Friday, November 14, 2008

Here's the map dot that I'm from.... Orange Beach, Alabama!



I lived on the Bay that is on the bottom left corner of the Island.


This was the view only a 1/2 a mile from my house.

Where we swam in these in high school...... Even if we didn't know anyone who lived at that condo or hotel..... lol :)


Doing this was a way of life......



And to do some real fishing you had to have a real boat... this is a picture of a local deep sea fishing boat... my grandfather and step dads boat was a few feet smaller than this one. They have since gotten rid of it but my step dad bought another one that he is in the process of completely upgrading! I will be so excited to do some more deep sea fishing!


You looked forward to this event every year.... and you always stood in line for a Cajun pistol (it was a BIG roll that was filled with a cream sauce and seafood)!

Food vendors and people from all over came to set up their inventory!
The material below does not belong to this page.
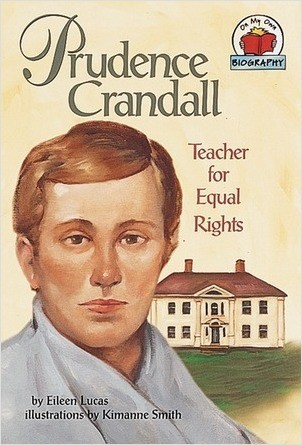 Cover: Prudence Crandall: Teacher for Equal Rights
Handmade crafts, jewelry, clothes, live entertainment and all kinds of stuff filled the city beach parking lot for a weekend of food, fun, and shopping.

The boat races started a few years ago and attracted lots of fans about once a year.


Hurricane IVAN came through my senior year of high school and left us with this....


which was a 1/4 of a mile from my house (which was flooded b/c we lived on the water). We had a marina down our road and we ended up with 1/2 of their piers, trees, a small boat, swimwear shoes and souvenirs from a local Surf Style (across the bay), along with personal items that came from peoples homes. We stayed in Foley Alabama a few miles up the road from Gulf Shores and when the eye of the storm passed over the building we were staying in we had just enough time to step outside and see the stars and check on our vehicles before the rest of the storm plowed through. When it was all said and done it was a few days before we were allowed back to our house because the roads were flooded (or washed away) trees, power lines, boats and debris blocked the roads, and the city was doing an assessment of the damage. Once our zone (you have a sticker on your car to tell them what zone you live in on the island) could come back in it was sickening to see. When we go to our house it was heartbreaking! My room was on the bottom floor of the house which was flooded! We only had several inches of water (which is just enough to ruin sheet rock furniture, carpet, stuff in you closet, etc) but it was better than our neighbors that had several feet of water! The water and debris stunk so bad we had to open all the windows and doors and rip everything out. At night we ate MRE's (military food) and went to bed to the sound of generators in our neighborhood b/c you had to leave all your windows open. It was a while before we had electricity and phones but things like cable didn't come for months (unless you had satellite cable which we switched over to). Some people at school were without a home for months and had to live with friends and family. It took about two years for the city to really recover and this past summer was the first completely normal summer the island had seen since Ivan. My parents moved not long later. They moved off the island on the other side of the bay.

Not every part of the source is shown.